# [Requirement A]
Count how many lines of the records contain the word "meters", treating case as significant, and reply with only that number.

- Occupations: Music director; film director;

= Sanji (director) =

American music video director

Sanjeeva "Sanji" Senaka is an American music video director. He has directed videos for Lauryn Hill, Mary J. Blige, The Pharcyde, and Tori Amos, among others. His music video for "Everything Is Everything" by Lauryn Hill was nominated for the MTV Video Music Award for Best Direction and the Grammy Award for Best Music Video. His videos have been nominated four other times for MTV Awards, including Breakthrough Video for Maxwell's "This Woman's Work". Sanji's video for "No More Drama" by Mary J. Blige won the MTV Video Music Award for Best R&B Video in 2002.

Initially directing music videos for Propaganda Films, he signed to FM Rocks in 1998.

Sanji had initially been attached to make his directorial debut in Blood & Chocolate, but later left the film. He was also in talks to direct a remake of the Korean horror film Into the Mirror, but he wound up not directing, and it was later released as Mirrors in 2008. Jennifer Lopez recommended Sanji to direct her hip-hop opera/musical film Carmen for Universal, written by Baz Luhrmann's writing partner, Craig Pearce. Universal sidelined the project, however. In 2019, Sanji directed an episode of Star Trek: Short Treks entitled "Ask Not," which was nominated for an Primetime Emmy Award for Outstanding Short Form Comedy or Drama Series.

# [Requirement B]
Summarize the text on Sanji in two sentences.

# [The input]
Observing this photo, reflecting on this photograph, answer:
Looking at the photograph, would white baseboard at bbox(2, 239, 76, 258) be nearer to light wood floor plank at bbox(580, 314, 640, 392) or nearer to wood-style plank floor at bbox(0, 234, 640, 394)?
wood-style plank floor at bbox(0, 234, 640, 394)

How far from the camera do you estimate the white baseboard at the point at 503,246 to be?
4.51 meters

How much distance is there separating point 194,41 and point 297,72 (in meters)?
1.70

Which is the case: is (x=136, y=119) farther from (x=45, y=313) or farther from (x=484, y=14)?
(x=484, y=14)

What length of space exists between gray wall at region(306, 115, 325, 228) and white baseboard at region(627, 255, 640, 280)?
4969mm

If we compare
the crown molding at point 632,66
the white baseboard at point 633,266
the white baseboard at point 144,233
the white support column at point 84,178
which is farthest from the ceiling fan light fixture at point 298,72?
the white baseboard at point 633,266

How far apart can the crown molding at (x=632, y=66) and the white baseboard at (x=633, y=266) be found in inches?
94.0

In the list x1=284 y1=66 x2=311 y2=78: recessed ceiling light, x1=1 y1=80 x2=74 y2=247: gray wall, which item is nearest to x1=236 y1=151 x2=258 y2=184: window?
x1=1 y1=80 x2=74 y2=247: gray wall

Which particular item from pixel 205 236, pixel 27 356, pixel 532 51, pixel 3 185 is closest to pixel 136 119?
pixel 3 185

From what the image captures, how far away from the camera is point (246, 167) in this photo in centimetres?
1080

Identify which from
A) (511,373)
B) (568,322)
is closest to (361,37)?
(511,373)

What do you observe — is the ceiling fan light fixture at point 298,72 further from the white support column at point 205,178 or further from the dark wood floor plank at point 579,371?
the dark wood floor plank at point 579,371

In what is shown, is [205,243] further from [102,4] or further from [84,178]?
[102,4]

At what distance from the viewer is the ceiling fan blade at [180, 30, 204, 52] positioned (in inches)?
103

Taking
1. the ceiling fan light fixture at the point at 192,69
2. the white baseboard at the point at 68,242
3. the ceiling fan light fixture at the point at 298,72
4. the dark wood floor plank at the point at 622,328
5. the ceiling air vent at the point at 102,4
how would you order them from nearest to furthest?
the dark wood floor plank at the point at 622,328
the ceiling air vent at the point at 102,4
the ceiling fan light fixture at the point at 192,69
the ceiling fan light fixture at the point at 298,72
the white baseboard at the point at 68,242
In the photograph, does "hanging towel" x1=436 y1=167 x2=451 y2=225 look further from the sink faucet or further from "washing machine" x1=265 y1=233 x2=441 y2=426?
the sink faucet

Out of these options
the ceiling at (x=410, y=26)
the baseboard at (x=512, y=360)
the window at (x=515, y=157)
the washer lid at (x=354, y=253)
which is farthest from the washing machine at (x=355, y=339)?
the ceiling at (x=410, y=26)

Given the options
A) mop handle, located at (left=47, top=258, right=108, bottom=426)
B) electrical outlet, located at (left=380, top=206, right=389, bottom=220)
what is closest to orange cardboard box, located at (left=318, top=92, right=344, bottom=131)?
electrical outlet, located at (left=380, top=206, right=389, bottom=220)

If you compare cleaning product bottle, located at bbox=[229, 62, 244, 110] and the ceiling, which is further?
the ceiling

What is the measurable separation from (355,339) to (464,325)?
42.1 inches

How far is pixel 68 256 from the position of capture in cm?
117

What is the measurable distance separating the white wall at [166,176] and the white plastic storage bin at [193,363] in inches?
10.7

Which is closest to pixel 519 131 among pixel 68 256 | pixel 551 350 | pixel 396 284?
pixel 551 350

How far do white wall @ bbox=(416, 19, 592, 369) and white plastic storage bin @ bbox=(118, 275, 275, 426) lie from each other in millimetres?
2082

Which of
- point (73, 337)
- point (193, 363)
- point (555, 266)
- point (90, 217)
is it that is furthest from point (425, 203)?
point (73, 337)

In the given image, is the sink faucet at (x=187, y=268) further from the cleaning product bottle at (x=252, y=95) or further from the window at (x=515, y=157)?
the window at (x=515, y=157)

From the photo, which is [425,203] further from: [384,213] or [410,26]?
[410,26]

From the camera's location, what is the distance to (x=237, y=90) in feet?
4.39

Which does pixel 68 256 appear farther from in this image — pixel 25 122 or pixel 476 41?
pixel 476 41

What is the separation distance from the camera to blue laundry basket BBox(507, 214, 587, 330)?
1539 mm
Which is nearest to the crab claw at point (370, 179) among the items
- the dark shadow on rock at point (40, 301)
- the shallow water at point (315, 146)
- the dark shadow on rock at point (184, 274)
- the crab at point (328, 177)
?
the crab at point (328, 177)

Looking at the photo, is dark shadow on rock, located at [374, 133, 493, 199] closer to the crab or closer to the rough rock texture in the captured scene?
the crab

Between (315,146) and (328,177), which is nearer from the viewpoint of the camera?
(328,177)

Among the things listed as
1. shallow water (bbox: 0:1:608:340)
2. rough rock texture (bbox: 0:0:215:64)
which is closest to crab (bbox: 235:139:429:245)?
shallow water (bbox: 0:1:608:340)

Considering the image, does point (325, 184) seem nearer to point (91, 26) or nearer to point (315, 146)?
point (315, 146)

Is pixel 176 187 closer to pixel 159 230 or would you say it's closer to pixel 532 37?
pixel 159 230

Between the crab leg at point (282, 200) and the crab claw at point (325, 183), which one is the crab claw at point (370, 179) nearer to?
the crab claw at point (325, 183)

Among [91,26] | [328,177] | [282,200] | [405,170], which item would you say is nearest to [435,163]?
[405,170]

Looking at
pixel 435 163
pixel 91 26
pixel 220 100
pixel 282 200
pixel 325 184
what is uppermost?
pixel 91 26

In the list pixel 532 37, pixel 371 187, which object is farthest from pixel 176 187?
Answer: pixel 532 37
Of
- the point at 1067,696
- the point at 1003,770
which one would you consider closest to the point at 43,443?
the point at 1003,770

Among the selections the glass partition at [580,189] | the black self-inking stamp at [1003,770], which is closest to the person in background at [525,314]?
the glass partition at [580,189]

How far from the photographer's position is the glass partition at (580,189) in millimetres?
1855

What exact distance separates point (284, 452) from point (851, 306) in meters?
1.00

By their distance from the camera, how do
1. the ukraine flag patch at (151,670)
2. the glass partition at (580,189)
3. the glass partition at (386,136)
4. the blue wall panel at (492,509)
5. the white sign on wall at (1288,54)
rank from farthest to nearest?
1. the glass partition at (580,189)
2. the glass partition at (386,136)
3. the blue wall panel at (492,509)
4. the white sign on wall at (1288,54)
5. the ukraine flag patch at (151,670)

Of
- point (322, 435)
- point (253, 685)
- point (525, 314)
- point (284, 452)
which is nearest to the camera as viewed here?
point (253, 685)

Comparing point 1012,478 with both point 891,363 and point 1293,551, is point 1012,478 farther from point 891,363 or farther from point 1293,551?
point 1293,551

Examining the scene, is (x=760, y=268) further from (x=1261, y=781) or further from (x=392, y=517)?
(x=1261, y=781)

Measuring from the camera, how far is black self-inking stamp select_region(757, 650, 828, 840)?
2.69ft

# [Task response A]
3

# [Task response B]
Sanjeeva "Sanji" Senaka is an American music video director who has made videos for Lauryn Hill, Mary J. Blige, The Pharcyde, and Tori Amos, and his video for "No More Drama" by Mary J. Blige won the MTV Video Music Award for Best R&B Video in 2002. He ended up not directing several film projects he was linked to, including Blood & Chocolate and a remake of Into the Mirror, but in 2019 he directed the Star Trek: Short Treks episode "Ask Not," which was nominated for a Primetime Emmy Award.